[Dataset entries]
BEGIN
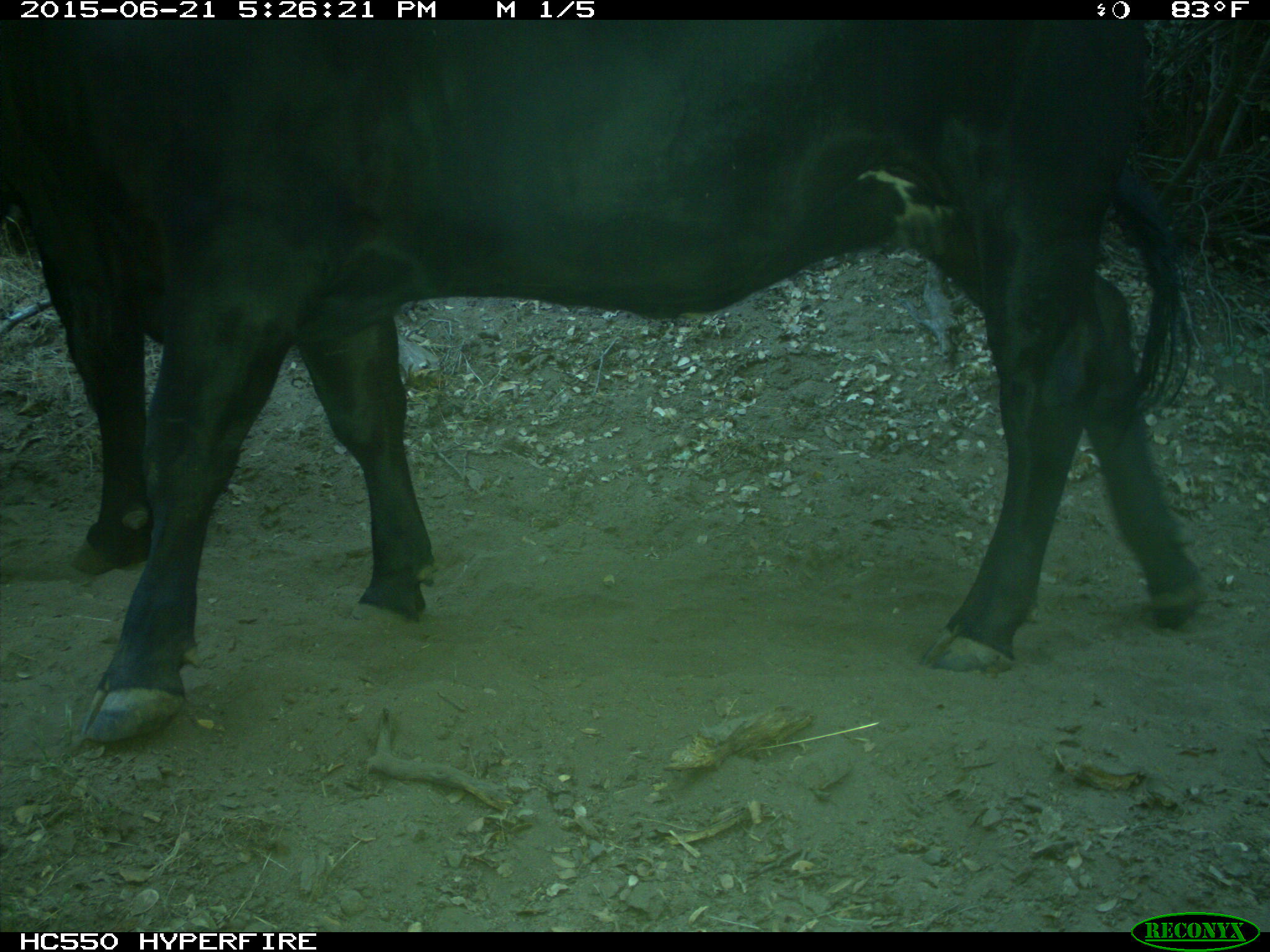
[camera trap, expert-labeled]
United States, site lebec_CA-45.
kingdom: Animalia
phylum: Chordata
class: Mammalia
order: Artiodactyla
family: Bovidae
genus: Bos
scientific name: Bos taurus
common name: domestic cow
Bos taurus (domestic cow).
END
Task details: When restating the records word for word, omit any picture they contain.

Answer to this task:
[camera trap, expert-labeled]
United States, site lebec_CA-45.
kingdom: Animalia
phylum: Chordata
class: Mammalia
order: Artiodactyla
family: Bovidae
genus: Bos
scientific name: Bos taurus
common name: domestic cow
Bos taurus (domestic cow).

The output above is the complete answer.